*** Begin section ***

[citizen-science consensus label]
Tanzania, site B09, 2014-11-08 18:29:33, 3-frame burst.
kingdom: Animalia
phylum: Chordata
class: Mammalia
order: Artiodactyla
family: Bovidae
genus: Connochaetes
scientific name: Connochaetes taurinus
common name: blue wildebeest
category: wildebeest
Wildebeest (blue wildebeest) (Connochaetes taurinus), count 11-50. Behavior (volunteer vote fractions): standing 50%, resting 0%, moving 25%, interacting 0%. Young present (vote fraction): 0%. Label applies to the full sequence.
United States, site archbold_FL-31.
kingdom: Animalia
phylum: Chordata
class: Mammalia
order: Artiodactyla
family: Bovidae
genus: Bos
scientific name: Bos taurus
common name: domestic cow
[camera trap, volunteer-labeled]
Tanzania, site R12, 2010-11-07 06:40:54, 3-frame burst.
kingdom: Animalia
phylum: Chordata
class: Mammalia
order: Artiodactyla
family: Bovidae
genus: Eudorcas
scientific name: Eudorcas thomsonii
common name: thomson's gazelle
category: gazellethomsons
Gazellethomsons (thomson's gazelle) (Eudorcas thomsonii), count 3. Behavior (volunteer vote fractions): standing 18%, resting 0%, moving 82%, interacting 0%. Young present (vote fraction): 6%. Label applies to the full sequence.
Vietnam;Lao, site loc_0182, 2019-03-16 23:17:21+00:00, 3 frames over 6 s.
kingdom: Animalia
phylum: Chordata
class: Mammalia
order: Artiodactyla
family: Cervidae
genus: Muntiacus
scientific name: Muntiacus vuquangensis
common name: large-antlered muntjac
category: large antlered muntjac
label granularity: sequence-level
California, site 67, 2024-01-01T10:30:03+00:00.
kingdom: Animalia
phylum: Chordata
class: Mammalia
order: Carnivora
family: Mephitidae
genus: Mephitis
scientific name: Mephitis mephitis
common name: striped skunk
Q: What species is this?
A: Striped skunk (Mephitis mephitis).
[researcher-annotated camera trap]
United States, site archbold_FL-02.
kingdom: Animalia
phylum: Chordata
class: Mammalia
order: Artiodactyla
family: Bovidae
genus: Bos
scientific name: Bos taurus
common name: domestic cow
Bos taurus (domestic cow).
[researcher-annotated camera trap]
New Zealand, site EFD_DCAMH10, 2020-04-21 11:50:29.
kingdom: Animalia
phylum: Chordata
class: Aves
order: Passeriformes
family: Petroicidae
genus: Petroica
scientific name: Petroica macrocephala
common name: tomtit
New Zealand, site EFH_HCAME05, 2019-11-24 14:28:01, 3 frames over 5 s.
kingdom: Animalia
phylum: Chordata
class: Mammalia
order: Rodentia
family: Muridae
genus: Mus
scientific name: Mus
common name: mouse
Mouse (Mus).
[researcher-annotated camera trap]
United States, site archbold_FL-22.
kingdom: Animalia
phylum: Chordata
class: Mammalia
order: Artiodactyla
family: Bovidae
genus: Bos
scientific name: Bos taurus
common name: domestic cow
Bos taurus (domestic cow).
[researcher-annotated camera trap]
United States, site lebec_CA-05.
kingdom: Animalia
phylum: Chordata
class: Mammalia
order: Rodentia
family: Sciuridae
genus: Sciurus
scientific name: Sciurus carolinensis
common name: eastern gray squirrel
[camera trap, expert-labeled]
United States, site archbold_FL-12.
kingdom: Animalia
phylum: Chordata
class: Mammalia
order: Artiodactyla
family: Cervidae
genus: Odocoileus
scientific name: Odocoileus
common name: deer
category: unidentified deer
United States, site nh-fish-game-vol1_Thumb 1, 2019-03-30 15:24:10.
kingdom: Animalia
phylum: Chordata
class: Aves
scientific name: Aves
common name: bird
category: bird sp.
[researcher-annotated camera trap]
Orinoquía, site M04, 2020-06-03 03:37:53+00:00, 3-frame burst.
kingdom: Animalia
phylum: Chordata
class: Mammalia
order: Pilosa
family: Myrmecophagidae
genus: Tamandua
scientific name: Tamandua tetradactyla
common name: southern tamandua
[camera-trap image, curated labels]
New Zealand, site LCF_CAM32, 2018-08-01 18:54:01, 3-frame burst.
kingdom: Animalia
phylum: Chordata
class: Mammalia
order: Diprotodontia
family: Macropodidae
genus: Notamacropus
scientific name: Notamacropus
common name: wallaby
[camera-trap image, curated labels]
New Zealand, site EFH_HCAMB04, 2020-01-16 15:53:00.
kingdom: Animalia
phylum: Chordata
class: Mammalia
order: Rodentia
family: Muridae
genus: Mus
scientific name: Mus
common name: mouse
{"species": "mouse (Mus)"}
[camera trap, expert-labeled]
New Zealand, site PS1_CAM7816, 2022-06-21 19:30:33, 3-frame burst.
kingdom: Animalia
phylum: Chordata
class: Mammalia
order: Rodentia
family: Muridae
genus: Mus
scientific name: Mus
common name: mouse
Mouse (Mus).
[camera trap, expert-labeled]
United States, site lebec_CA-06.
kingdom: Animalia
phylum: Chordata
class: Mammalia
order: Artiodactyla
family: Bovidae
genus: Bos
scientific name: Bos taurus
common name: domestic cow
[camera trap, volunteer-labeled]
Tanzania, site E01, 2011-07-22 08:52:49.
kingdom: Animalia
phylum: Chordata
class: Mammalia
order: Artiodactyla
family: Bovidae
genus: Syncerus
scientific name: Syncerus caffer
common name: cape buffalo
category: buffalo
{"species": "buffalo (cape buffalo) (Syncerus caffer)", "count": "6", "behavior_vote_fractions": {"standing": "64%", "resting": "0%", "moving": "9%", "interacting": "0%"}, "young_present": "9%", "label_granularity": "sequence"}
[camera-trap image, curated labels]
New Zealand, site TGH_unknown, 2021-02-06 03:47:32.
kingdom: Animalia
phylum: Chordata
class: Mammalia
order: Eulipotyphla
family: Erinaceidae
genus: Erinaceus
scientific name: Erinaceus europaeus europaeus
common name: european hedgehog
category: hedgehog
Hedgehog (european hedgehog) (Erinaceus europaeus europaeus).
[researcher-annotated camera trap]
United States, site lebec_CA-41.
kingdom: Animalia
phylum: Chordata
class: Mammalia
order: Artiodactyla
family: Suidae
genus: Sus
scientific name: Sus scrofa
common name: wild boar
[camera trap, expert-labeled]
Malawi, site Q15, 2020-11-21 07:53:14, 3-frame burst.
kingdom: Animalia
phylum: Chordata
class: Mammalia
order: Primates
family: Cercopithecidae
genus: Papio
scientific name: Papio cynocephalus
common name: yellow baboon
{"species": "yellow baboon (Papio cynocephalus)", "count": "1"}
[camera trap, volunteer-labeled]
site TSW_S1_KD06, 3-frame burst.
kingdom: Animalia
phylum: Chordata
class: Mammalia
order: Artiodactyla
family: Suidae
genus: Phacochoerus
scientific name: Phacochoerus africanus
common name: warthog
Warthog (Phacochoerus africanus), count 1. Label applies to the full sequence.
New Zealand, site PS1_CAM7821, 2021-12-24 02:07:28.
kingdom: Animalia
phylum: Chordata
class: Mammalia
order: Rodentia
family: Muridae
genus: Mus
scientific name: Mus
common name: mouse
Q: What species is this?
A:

*** End section ***

## Exercise requirements
Repeat the listing above in full.

## Response area
[citizen-science consensus label]
Tanzania, site B09, 2014-11-08 18:29:33, 3-frame burst.
kingdom: Animalia
phylum: Chordata
class: Mammalia
order: Artiodactyla
family: Bovidae
genus: Connochaetes
scientific name: Connochaetes taurinus
common name: blue wildebeest
category: wildebeest
Wildebeest (blue wildebeest) (Connochaetes taurinus), count 11-50. Behavior (volunteer vote fractions): standing 50%, resting 0%, moving 25%, interacting 0%. Young present (vote fraction): 0%. Label applies to the full sequence.
United States, site archbold_FL-31.
kingdom: Animalia
phylum: Chordata
class: Mammalia
order: Artiodactyla
family: Bovidae
genus: Bos
scientific name: Bos taurus
common name: domestic cow
[camera trap, volunteer-labeled]
Tanzania, site R12, 2010-11-07 06:40:54, 3-frame burst.
kingdom: Animalia
phylum: Chordata
class: Mammalia
order: Artiodactyla
family: Bovidae
genus: Eudorcas
scientific name: Eudorcas thomsonii
common name: thomson's gazelle
category: gazellethomsons
Gazellethomsons (thomson's gazelle) (Eudorcas thomsonii), count 3. Behavior (volunteer vote fractions): standing 18%, resting 0%, moving 82%, interacting 0%. Young present (vote fraction): 6%. Label applies to the full sequence.
Vietnam;Lao, site loc_0182, 2019-03-16 23:17:21+00:00, 3 frames over 6 s.
kingdom: Animalia
phylum: Chordata
class: Mammalia
order: Artiodactyla
family: Cervidae
genus: Muntiacus
scientific name: Muntiacus vuquangensis
common name: large-antlered muntjac
category: large antlered muntjac
label granularity: sequence-level
California, site 67, 2024-01-01T10:30:03+00:00.
kingdom: Animalia
phylum: Chordata
class: Mammalia
order: Carnivora
family: Mephitidae
genus: Mephitis
scientific name: Mephitis mephitis
common name: striped skunk
Q: What species is this?
A: Striped skunk (Mephitis mephitis).
[researcher-annotated camera trap]
United States, site archbold_FL-02.
kingdom: Animalia
phylum: Chordata
class: Mammalia
order: Artiodactyla
family: Bovidae
genus: Bos
scientific name: Bos taurus
common name: domestic cow
Bos taurus (domestic cow).
[researcher-annotated camera trap]
New Zealand, site EFD_DCAMH10, 2020-04-21 11:50:29.
kingdom: Animalia
phylum: Chordata
class: Aves
order: Passeriformes
family: Petroicidae
genus: Petroica
scientific name: Petroica macrocephala
common name: tomtit
New Zealand, site EFH_HCAME05, 2019-11-24 14:28:01, 3 frames over 5 s.
kingdom: Animalia
phylum: Chordata
class: Mammalia
order: Rodentia
family: Muridae
genus: Mus
scientific name: Mus
common name: mouse
Mouse (Mus).
[researcher-annotated camera trap]
United States, site archbold_FL-22.
kingdom: Animalia
phylum: Chordata
class: Mammalia
order: Artiodactyla
family: Bovidae
genus: Bos
scientific name: Bos taurus
common name: domestic cow
Bos taurus (domestic cow).
[researcher-annotated camera trap]
United States, site lebec_CA-05.
kingdom: Animalia
phylum: Chordata
class: Mammalia
order: Rodentia
family: Sciuridae
genus: Sciurus
scientific name: Sciurus carolinensis
common name: eastern gray squirrel
[camera trap, expert-labeled]
United States, site archbold_FL-12.
kingdom: Animalia
phylum: Chordata
class: Mammalia
order: Artiodactyla
family: Cervidae
genus: Odocoileus
scientific name: Odocoileus
common name: deer
category: unidentified deer
United States, site nh-fish-game-vol1_Thumb 1, 2019-03-30 15:24:10.
kingdom: Animalia
phylum: Chordata
class: Aves
scientific name: Aves
common name: bird
category: bird sp.
[researcher-annotated camera trap]
Orinoquía, site M04, 2020-06-03 03:37:53+00:00, 3-frame burst.
kingdom: Animalia
phylum: Chordata
class: Mammalia
order: Pilosa
family: Myrmecophagidae
genus: Tamandua
scientific name: Tamandua tetradactyla
common name: southern tamandua
[camera-trap image, curated labels]
New Zealand, site LCF_CAM32, 2018-08-01 18:54:01, 3-frame burst.
kingdom: Animalia
phylum: Chordata
class: Mammalia
order: Diprotodontia
family: Macropodidae
genus: Notamacropus
scientific name: Notamacropus
common name: wallaby
[camera-trap image, curated labels]
New Zealand, site EFH_HCAMB04, 2020-01-16 15:53:00.
kingdom: Animalia
phylum: Chordata
class: Mammalia
order: Rodentia
family: Muridae
genus: Mus
scientific name: Mus
common name: mouse
{"species": "mouse (Mus)"}
[camera trap, expert-labeled]
New Zealand, site PS1_CAM7816, 2022-06-21 19:30:33, 3-frame burst.
kingdom: Animalia
phylum: Chordata
class: Mammalia
order: Rodentia
family: Muridae
genus: Mus
scientific name: Mus
common name: mouse
Mouse (Mus).
[camera trap, expert-labeled]
United States, site lebec_CA-06.
kingdom: Animalia
phylum: Chordata
class: Mammalia
order: Artiodactyla
family: Bovidae
genus: Bos
scientific name: Bos taurus
common name: domestic cow
[camera trap, volunteer-labeled]
Tanzania, site E01, 2011-07-22 08:52:49.
kingdom: Animalia
phylum: Chordata
class: Mammalia
order: Artiodactyla
family: Bovidae
genus: Syncerus
scientific name: Syncerus caffer
common name: cape buffalo
category: buffalo
{"species": "buffalo (cape buffalo) (Syncerus caffer)", "count": "6", "behavior_vote_fractions": {"standing": "64%", "resting": "0%", "moving": "9%", "interacting": "0%"}, "young_present": "9%", "label_granularity": "sequence"}
[camera-trap image, curated labels]
New Zealand, site TGH_unknown, 2021-02-06 03:47:32.
kingdom: Animalia
phylum: Chordata
class: Mammalia
order: Eulipotyphla
family: Erinaceidae
genus: Erinaceus
scientific name: Erinaceus europaeus europaeus
common name: european hedgehog
category: hedgehog
Hedgehog (european hedgehog) (Erinaceus europaeus europaeus).
[researcher-annotated camera trap]
United States, site lebec_CA-41.
kingdom: Animalia
phylum: Chordata
class: Mammalia
order: Artiodactyla
family: Suidae
genus: Sus
scientific name: Sus scrofa
common name: wild boar
[camera trap, expert-labeled]
Malawi, site Q15, 2020-11-21 07:53:14, 3-frame burst.
kingdom: Animalia
phylum: Chordata
class: Mammalia
order: Primates
family: Cercopithecidae
genus: Papio
scientific name: Papio cynocephalus
common name: yellow baboon
{"species": "yellow baboon (Papio cynocephalus)", "count": "1"}
[camera trap, volunteer-labeled]
site TSW_S1_KD06, 3-frame burst.
kingdom: Animalia
phylum: Chordata
class: Mammalia
order: Artiodactyla
family: Suidae
genus: Phacochoerus
scientific name: Phacochoerus africanus
common name: warthog
Warthog (Phacochoerus africanus), count 1. Label applies to the full sequence.
New Zealand, site PS1_CAM7821, 2021-12-24 02:07:28.
kingdom: Animalia
phylum: Chordata
class: Mammalia
order: Rodentia
family: Muridae
genus: Mus
scientific name: Mus
common name: mouse
Q: What species is this?
A:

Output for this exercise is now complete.